Пропавшие без вести 2 - Степан Злобин 32 стр.


— Какие, к черту, советы?! Кончить — и баста! Немедленно, с этого часа, кончить! — раздраженно воскликнул Баграмов.

— Легко сказать! А как кончить? — спросил Славинский. Емельян возмутился.

— Вот тебе раз! Советские врачи не знают, как отказаться писать для фашистов фальшивки! — Он отбросил свои бумаги, вскочил и возбужденно прошелся по секции.— Да просто писать все как есть. Умер от голода? Значит, так и писать. И никаких «кривых»! — строго сказал он.

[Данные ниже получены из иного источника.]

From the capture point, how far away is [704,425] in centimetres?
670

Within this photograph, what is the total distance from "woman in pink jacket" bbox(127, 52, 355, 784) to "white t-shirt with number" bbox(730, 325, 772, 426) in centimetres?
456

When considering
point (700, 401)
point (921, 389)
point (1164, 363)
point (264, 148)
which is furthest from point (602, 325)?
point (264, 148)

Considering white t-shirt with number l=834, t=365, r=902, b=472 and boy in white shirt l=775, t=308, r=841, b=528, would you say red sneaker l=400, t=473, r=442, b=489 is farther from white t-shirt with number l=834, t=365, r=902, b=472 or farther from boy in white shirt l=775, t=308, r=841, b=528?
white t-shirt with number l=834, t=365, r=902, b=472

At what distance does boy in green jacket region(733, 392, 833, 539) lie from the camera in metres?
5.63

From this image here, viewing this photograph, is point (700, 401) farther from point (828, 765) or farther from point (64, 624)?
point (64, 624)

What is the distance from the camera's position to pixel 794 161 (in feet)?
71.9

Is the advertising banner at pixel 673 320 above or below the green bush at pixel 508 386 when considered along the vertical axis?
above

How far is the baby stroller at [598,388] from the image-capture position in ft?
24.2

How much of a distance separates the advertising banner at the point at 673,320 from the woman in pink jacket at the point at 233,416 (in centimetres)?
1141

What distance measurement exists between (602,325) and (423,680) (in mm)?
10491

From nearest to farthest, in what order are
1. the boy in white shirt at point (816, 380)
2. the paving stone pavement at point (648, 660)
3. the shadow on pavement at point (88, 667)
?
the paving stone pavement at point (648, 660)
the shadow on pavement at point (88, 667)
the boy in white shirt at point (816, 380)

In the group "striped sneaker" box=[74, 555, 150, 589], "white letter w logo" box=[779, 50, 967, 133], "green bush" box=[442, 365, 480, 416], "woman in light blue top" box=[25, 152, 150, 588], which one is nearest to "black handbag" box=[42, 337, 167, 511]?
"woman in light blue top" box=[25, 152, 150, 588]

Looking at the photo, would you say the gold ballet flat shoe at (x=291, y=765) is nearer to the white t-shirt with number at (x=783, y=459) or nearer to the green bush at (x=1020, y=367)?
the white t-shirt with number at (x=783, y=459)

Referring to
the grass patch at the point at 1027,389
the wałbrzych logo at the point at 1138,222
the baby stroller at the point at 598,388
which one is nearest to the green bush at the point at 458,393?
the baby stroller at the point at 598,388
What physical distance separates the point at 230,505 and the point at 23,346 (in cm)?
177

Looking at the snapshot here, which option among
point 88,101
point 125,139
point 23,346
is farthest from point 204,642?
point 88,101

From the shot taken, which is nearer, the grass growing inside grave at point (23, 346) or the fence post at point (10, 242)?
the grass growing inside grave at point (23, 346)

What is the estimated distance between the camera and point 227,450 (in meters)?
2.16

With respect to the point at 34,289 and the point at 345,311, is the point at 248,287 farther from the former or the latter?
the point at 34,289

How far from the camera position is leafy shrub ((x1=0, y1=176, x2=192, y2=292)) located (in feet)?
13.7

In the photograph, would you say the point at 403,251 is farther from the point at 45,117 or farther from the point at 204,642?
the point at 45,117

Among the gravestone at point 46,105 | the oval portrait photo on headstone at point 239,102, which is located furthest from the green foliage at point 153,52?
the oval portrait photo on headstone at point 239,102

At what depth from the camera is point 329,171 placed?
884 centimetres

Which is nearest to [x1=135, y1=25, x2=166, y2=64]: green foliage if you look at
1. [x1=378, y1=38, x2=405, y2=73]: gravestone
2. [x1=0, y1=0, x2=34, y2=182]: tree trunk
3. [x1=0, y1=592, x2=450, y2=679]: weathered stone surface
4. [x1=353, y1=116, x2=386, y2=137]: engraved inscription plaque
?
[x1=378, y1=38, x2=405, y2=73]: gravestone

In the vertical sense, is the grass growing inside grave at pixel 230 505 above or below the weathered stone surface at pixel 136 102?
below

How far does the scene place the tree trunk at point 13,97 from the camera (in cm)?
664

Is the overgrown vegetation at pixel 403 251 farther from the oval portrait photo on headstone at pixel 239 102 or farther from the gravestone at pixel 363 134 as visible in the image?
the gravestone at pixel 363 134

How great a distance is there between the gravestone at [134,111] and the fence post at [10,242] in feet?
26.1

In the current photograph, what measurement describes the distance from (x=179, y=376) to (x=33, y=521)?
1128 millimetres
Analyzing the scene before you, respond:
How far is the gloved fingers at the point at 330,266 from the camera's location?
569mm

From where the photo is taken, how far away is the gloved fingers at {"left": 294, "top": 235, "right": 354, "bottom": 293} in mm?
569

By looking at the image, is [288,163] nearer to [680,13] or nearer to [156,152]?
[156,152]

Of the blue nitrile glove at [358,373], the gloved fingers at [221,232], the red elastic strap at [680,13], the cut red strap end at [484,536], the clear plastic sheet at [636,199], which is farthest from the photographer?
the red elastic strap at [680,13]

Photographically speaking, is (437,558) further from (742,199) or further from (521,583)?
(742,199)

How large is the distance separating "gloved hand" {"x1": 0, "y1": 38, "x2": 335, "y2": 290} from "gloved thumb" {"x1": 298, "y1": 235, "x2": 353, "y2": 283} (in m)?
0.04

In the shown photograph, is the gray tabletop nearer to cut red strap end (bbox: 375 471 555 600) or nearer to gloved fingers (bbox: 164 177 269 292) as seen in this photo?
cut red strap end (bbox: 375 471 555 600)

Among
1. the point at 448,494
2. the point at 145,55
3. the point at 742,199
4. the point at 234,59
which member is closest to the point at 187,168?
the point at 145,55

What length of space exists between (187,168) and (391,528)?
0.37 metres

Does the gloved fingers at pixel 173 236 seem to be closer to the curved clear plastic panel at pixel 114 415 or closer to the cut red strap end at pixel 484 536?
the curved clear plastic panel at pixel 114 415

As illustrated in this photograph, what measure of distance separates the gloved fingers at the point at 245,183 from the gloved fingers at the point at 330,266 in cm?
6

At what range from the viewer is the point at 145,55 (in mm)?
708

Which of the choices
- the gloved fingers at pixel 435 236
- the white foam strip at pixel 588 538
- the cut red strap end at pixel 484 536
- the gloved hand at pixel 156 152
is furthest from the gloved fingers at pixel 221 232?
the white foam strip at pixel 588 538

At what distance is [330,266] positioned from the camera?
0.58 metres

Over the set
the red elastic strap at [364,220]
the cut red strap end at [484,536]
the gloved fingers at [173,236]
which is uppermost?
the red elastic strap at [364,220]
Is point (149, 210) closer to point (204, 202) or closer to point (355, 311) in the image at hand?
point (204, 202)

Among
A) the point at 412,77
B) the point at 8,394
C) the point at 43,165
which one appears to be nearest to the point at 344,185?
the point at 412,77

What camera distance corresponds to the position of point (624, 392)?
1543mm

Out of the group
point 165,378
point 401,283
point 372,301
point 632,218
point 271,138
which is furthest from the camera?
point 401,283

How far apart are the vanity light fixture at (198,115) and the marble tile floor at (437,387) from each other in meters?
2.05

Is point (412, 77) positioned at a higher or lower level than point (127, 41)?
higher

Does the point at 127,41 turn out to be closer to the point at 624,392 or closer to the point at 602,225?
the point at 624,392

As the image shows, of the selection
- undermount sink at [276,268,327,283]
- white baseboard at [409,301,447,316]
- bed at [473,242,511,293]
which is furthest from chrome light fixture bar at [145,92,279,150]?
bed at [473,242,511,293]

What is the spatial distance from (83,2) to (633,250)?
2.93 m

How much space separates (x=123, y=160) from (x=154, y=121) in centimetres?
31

— Да Гладков разорвет на клочки такую историю вместе с тем, кто ее написал! — возразил Маслов.

— Разорве-ет? Цыплята какие! — едко сказал Баграмов. — Да как это он тебя разорвет?! Трусишь перед Гладковым?! А перед советским трибуналом ты будешь трусить, когда тебя вместе с Гладковым будут судить за измену?! Врачи называются!.. Ну чего ты боишься? — обратился Баграмов к Маслову. — Ведь небось комсомолец, да? А робеешь! Комсомолец?

Маслов молча кивнул. Баграмов повернулся к Величко:

— А ты?

— Тоже, — угрюмо ответил тот.

— И вы, молодые люди?

Бойчук и Славинский утвердительно опустили головы.

— Замеча-ательно! — ядовито сказал Емельян и, понизив голос, приблизившись к ним вплотную, в упор спросил: — Кто же у вас секретарь?

— То есть как? — растерянно переспросил Женя.

Баграмов развел руками.

— Вы что, в дурачков играете, что ли? Не малые дети ведь, а?! — серьезно и строго сказал он. — Не разобрались сами еще? Так разберитесь. И завтра не позже ужина пусть этот товарищ явится ко мне доложить. Мы с ним все и обсудим.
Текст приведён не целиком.